The day of the seventeenth month of the year marked the only day which Malinalli could enjoy herself, and not worry about her family. It was the day in which all the young boys would throw pillows at the women in the market and streets, and in turn, the women had nopal, cactus, hidden beneath their robes which they chased the boys with. It was a day filled with merriness and laughter.
Cacama, always the clever one, devised ways to catch his elder half-sister by surprise. He would hide behind stands in the marketplace and fling pillows at her. Malinalli usually laughed, but this time around she did not. How could her parents buy that little charlatan’s act as charming? She hated his gap toothed grin, his raucous giggles and how he seemed to find everything so funny.

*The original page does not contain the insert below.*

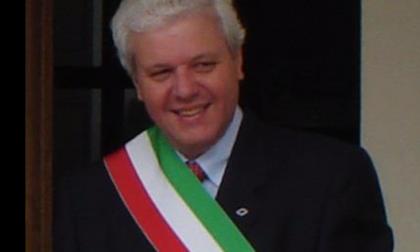 Ponderano in lutto, addio all'ex sindaco Franco Vallivero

“Cacama! Come here!” she commanded.
“No, then you’ll catch me,” he called from behind and adobe hut.
“No, I’m not playing games. I don’t have any napol with me. Now come,” she told him.
He agreed and stepped out from behind the adobe. Malinalli stretched out her hand to him and held his firmly in hers. Though he was five years younger, he was almost as tall as she was.
“So, where are we going?” he asked, gazing up at her with his bright eyes.
“To the market in Tlatelolco. We’ll fetch some crabs to eat,” she told him.
“How many are you going to buy?”
“We won’t be buying them. We’ll catch them instead,” she said.
“Okay,” he said. A steady breeze was blowing, and it was ruffling their white cotton capes.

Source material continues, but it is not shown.